On the other hand – bufferbloat is not an issue at such speeds because it’s close to design capacity of the equipment.

It depends on the device. The original USG-3 woudl max out at 30Mbps. When I had 12 Mbps upstream (lol) that was a lifesaver. USG-4-Pro I think could support up to 250Mbps. My (original) UDMP manages up to 750Mbps at least. But you can’t specify the limit higher than 1000 in the UI, and they don’t recommend using SQM at speeds above 300, so it’s sort of moot.
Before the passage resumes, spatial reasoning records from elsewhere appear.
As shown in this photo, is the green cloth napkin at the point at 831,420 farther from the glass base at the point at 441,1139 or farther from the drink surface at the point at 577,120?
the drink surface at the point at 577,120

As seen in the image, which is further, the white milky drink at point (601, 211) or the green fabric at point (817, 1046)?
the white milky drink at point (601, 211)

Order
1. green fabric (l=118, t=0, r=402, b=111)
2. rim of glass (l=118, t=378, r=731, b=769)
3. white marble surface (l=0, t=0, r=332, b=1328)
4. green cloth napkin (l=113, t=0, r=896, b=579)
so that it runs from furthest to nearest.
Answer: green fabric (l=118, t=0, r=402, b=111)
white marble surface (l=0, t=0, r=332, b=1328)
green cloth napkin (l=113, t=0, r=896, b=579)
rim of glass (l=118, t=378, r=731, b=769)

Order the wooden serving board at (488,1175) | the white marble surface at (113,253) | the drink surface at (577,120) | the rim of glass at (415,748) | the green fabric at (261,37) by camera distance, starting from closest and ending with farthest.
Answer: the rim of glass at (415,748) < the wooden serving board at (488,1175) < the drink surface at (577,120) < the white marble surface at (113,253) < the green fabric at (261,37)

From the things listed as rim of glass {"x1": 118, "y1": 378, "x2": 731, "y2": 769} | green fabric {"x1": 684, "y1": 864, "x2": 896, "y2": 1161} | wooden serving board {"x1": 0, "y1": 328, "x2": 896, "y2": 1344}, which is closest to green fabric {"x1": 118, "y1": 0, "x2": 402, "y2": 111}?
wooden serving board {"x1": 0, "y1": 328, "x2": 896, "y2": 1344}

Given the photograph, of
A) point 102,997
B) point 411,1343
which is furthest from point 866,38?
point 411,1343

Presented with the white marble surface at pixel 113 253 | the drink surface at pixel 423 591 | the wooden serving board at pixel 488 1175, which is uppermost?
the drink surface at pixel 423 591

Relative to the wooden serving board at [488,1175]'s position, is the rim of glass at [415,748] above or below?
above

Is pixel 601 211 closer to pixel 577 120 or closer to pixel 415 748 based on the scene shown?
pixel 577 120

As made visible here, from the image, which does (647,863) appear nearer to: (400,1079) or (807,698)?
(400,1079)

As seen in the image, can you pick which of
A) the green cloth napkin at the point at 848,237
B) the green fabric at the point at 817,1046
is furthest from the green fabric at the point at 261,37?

Now that I can put 0 in there – it solved all the problems.

So true.. I switched from UBNT unifi gateways to Opnsense on a Protectli V1610 when I was able to get 2.5G internet at home.
If anyone considers one of these, it’s great but runs a little hot - so I’ve added a Noctua NV-FS2 on top.
I know.. they’re a marketing company, but this one actually runs dead silent and does the job well - though it’s overpriced.

Even at these speeds, I experienced gains in traffic flow using their much similar FQ-CoDel / FQ-PIE.

It’s causing a small loss in top-speed (100-150mbit) but the gains in responsiveness well outweighs that.

(PS. @arrogantrabbit this is FreeBSD.. :partying_face:)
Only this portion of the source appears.